Hanneke Takkenberg is chair of the Dutch Network of Women Professors until 1 January and is both a professor at Erasmus MC and the Rotterdam School of Management and co-executive director of the Erasmus Centre for Women and Organisations. She was chief diversity officer at Erasmus University until 2018 and previously set up VENA, Erasmus MC’s network for women academics.
The most important message in the 2022 Monitor was that we need to get the position of women academics back on the diversity agendas of Dutch universities. How come?
“We’re seeing the growth stagnate. Many universities have reached their 25 percent target, and some boardmembers take the view that the remaining growth will happen organically. In the discussions we held with several executive boards, I sensed that they felt the matter was more or less done and dusted and that they were keen to shift their focus to other forms of diversity. That always annoys me. It’s not about working your way down a checklist of all the different groups.

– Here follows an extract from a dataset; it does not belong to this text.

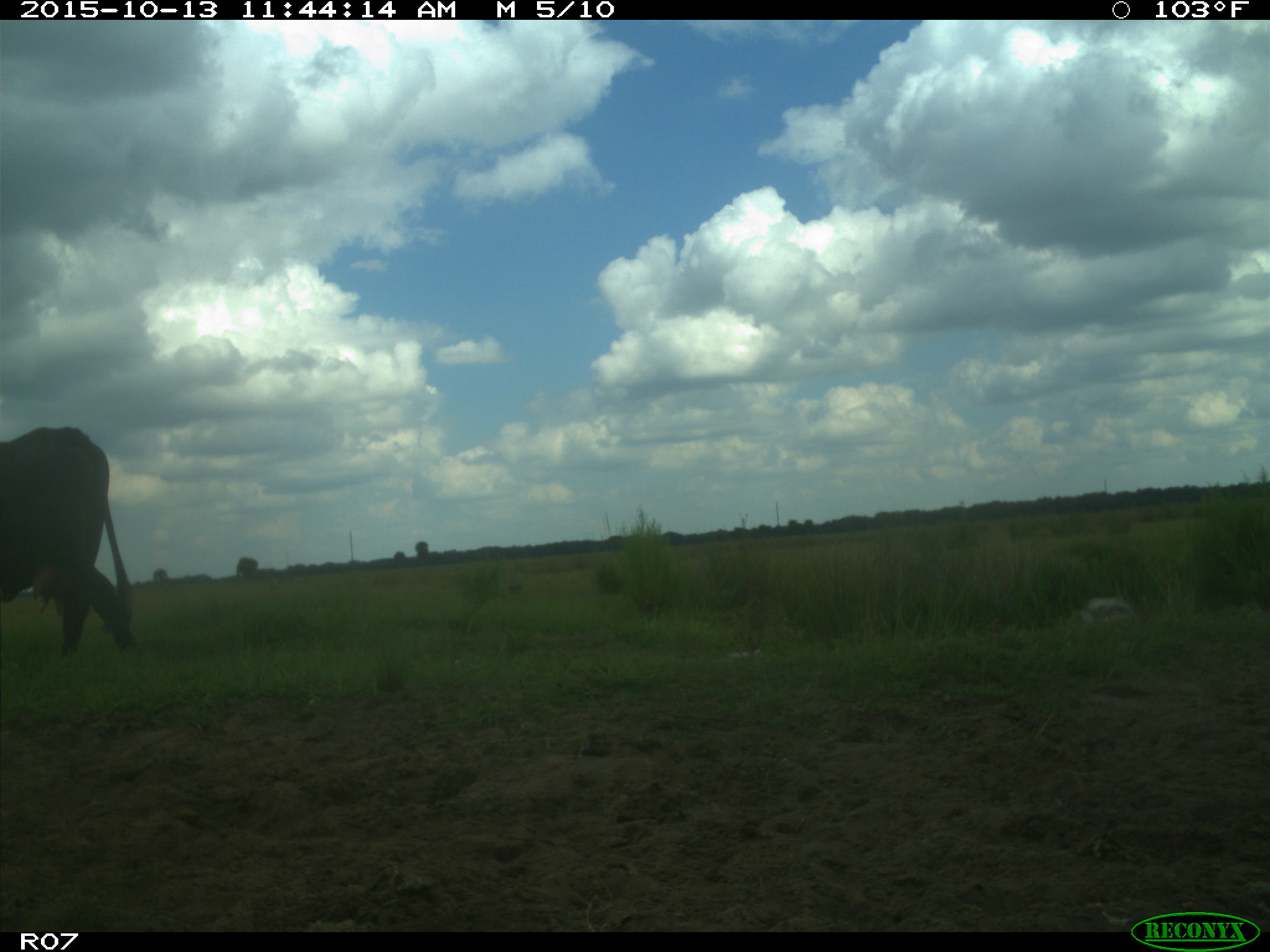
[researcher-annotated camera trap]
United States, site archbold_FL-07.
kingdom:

“It’s not that devoting attention to other forms of diversity isn’t important – but when it comes to it, we need to make progress in terms of diversity and inclusion for all rather than just ticking boxes for different groups.”
So it won’t happen organically?
“No. Attention has slackened recently. This is obvious from the figures, and it’s such a shame now that the finish line is in sight.
“The Monitor shows that progress is being made in terms of the number of associate professors, which is great. However, the inflow of women academics through PhD and assistant professor positions isn’t growing, and that’s concerning. On top of that, we don’t have an overview of the outflow. Even though universities are doing their utmost to appoint women, the effects are disappointing. All those efforts will have come to nothing if there’s an exodus of women at the other end due to a culture of microaggression and inadequate social safety.
“You can see that when the focus slackens, everything automatically reverts to the standard position.”
But hasn’t a great deal been done in recent years by drawing attention to social safety, and through the Recognition and Reward programme to foster other career opportunities?
“Yes, all sorts of things are being done at the individual level for women academics and within the organisation, with new structures like the Recognition & Rewards programme. That diversification of the reward component is all well and good, but would a women academic formulate the same narrative as a man? The gender aspect needs to be factored into this policy as well. It could be that men enlist the services of a copywriter to make a real impression, whereas women adopt a more modest approach, which might make their narrative less appealing as a result.
“Obviously, it’s great to see that teaching activities are now included in performance reviews. But what the Monitor reveals is that men are heading up research institutes and women are heading up teaching institutes. We addressed this point with Minister of Education, Culture and Science Dijkgraaf last week and he hadn’t really given it much thought.
“Social safety is about so much more than having extra confidential counsellors and red buttons on a website. Universities are fixating on fixing problems rather than preventing them in the first place.
So what else needs to be done?
“We need to learn to treat each other differently. The academic community of today has to dedicate itself to reducing hierarchical relationships and dependencies on those higher up. Focus more on cooperation, less on competition. It’s those underlying traits of academia that are inhibiting the career progression of women and others outside the norm and prompting them to leave.
“There’s still some way to go when it comes to that cultural shift. As the saying goes: culture eats strategy for breakfast.”
And yet, isn’t it right and proper that university administrators are looking beyond the position of women in their diversity policy and also focusing on other disadvantaged groups? One criticism is that, until recently, diversity policy mainly meant helping white women to be promoted to professor.
“I don’t see that as a criticism. The LNVH’s new strategy broadens our focus, rather than shifting away from our specific focus on women. We’re there for all women in academia, not just professors. Besides, the LNVH has moved forward as well this year by also counting the number of non-binary academics. In addition, we’re looking at the academics’ passport nationality.
“I believe that having a stimulus policy in place for women academics will have a knock-on effect on other non-white-male groups. The rise in the number of women in influential positions will automatically foster a greater degree of diversity, too.
“Another thing we’re focusing on is cooperation with other interest groups, such as ECHO, which is striving for cultural diversity in higher education. I think it would make more sense to set up a network of networks rather than putting all our eggs in one basket.”
Is there competition between the various interest groups?
“Not at the moment, but I can sense it coming. The diversity agenda is shifting towards inclusivity, which we’re championing too. Everyone is trying to promote their own interests, and collectively the common good – for all groups, including men. Plenty of men are trapped in a masculine culture that they don’t like.
“We need to consider men’s emancipation as well. After all, men would be better off if there was less infighting among them and more of a community that is robust enough to tackle future challenges.”